Commentary from Dr. Frederic Jacques (Quebec City, Quebec, Canada), congenital heart surgery section editor of Journal Watch: Dorobantu et al. published a study in the European Journal of Cardiothoracic Surgery trying to answer the question: Does age at the time of the first pulmonary valve replacement (PVR) among repaired tetralogy of Fallot (ToF) patients impact the long-term outcomes? More specifically, it addresses survival. In this national registry-based multicentric retrospective study, the authors included all (707) ToF patients aged 15 or older who had to have PVR in the UK. They set to determine an age at which patients were more likely to survive both the procedure and in the long-term. They used a Cox regression model as well as CART (classification and regression tree analysis) to identify the optimal cut-off age. Both methods identified 35 years old as their cut-off, with older patients experiencing a 5.6-fold increased risk of dying at 10 years after PVR compared to the younger patients. Said differently, patients under 35 years of age at first PVR had a 10-year mortality of 1.3% compared to 10.4% for those between 35 and 50 years. Older patients required more tricuspid repair or replacement (15% vs. 6%) and arrhythmia surgery (18% vs. 6%) compared to the younger patients. The association of tricuspid valve surgery was linked to a worse survival in those between 35 and 50 years old, but not for the younger patients. Both age groups had worse survival than the general UK population, but the mortality excess was less for those with PVR under 35 (0.9%) compared to the 35-50 age group (7.7%).

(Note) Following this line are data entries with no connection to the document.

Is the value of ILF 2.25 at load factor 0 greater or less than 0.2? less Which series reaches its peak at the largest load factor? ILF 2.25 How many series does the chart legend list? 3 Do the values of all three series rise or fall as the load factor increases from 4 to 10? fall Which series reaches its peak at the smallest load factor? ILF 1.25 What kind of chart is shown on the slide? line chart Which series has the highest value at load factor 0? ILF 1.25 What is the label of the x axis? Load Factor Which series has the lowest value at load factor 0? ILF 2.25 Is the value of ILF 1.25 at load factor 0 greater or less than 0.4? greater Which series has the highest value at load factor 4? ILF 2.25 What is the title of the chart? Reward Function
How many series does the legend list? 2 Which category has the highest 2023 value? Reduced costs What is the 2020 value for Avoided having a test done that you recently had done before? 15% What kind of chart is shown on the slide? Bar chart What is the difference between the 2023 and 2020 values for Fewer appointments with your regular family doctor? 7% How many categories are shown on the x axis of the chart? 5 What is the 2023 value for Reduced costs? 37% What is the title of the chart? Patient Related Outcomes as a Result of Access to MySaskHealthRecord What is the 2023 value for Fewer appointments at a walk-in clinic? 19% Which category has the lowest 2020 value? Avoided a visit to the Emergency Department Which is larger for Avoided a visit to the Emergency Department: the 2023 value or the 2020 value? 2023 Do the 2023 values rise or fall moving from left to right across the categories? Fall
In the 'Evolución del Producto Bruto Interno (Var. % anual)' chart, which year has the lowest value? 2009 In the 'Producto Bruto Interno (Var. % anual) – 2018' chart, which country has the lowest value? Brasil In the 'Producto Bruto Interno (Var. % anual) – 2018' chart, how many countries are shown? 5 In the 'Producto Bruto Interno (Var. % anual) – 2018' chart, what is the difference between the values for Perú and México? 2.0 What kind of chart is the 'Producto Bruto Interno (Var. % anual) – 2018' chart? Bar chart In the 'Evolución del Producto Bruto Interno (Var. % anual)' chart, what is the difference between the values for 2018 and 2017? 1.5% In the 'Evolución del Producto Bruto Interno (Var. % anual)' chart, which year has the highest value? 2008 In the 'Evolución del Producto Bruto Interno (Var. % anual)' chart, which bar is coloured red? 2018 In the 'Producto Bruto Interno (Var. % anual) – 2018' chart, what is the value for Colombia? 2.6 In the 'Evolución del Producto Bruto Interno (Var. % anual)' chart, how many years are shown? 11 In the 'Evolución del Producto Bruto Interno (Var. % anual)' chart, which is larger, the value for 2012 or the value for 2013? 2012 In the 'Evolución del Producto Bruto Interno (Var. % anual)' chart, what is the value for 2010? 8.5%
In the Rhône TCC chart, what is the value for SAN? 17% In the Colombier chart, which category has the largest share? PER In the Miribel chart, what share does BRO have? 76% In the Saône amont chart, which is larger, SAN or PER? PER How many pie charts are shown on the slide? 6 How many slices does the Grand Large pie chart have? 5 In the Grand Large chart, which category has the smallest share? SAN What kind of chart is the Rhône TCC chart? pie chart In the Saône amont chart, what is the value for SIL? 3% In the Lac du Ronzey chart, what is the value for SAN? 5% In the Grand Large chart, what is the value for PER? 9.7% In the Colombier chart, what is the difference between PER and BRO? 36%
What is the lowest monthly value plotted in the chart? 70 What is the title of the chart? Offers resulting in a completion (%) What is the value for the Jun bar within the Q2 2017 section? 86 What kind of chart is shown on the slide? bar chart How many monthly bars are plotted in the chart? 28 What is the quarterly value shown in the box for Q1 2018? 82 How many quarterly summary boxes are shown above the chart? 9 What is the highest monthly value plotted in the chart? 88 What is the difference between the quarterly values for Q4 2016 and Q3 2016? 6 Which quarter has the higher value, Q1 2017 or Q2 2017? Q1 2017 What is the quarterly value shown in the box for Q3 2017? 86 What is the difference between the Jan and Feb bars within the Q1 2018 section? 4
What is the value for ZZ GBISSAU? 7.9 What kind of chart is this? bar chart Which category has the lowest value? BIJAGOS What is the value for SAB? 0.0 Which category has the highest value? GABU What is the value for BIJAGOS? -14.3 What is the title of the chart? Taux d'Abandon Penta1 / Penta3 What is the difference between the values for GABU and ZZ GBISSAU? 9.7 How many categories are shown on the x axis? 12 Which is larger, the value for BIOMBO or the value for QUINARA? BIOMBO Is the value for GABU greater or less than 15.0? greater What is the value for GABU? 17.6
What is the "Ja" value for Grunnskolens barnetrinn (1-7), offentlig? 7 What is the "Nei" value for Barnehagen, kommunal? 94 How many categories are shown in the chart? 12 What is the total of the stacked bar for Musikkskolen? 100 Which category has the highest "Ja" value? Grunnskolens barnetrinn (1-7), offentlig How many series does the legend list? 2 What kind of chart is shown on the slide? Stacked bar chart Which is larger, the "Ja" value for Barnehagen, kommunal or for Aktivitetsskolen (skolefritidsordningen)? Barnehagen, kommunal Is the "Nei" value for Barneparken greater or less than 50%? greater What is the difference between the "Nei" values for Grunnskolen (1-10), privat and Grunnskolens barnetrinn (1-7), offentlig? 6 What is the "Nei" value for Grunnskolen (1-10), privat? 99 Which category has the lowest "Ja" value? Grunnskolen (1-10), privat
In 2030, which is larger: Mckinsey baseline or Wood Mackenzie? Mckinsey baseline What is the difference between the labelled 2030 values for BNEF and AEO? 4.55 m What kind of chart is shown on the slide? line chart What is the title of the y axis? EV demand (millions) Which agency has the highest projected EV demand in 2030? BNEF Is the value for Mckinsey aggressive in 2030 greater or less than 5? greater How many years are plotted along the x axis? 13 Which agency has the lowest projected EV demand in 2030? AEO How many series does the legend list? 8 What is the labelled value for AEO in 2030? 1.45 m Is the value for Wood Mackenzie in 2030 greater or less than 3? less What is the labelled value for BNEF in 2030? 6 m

Significance: Current guidelines for PVR among ToF patients do not take age into account in setting the surgical indication and timing but they likely should include guidance on this point. This study raises the question: Should we operate on patients earlier to achieve better long-term outcome?
Comment: With this type of registry, surgical indication criteria are not strongly defined, but one can reasonably assume most patients were treated with current Western standards. The most important strength of this study is that it is based on the mandatory inclusion of all the congenital patients from one country: no patient is missed. This likely results in catching subclinical right-sided damage that have not reach clinical significance. The reader is well aware that both residual regurgitation and stenosis are linked to myocardial damage, impact on exercise tolerance and even survival. Current guidelines recommend PVR when either volume or pressure overload had resulted in clinical signs and symptoms. So far, the literature has shown repercussion of PVR on RV volume and symptoms, but clear survival benefit is still to be demonstrated. Recent findings suggest that most of the hemodynamic recovery is seen immediately after surgery. This supports the idea that once right ventricular damage has been severe enough and long-standing, it might not be reversible. This also favors earlier intervention, since relieving the burden on the right ventricle earlier may prevent other comorbidities from developing. This study shows that older patients had more tricuspid regurgitation and arrhythmias. Obviously, a spectrum of subclinical myocardial damage occurs in the background before reaching to other clinically significant lesions. It is not known what portion of this damage is reversible. The authors suggest that current guidelines should be revisited not only based on hemodynamic parameters and symptoms, but that age should be accounted for in order to achieve a survival that approaches the general population as closely as possible. Will the paradigm shift from reacting to hemodynamic complications to preventing them?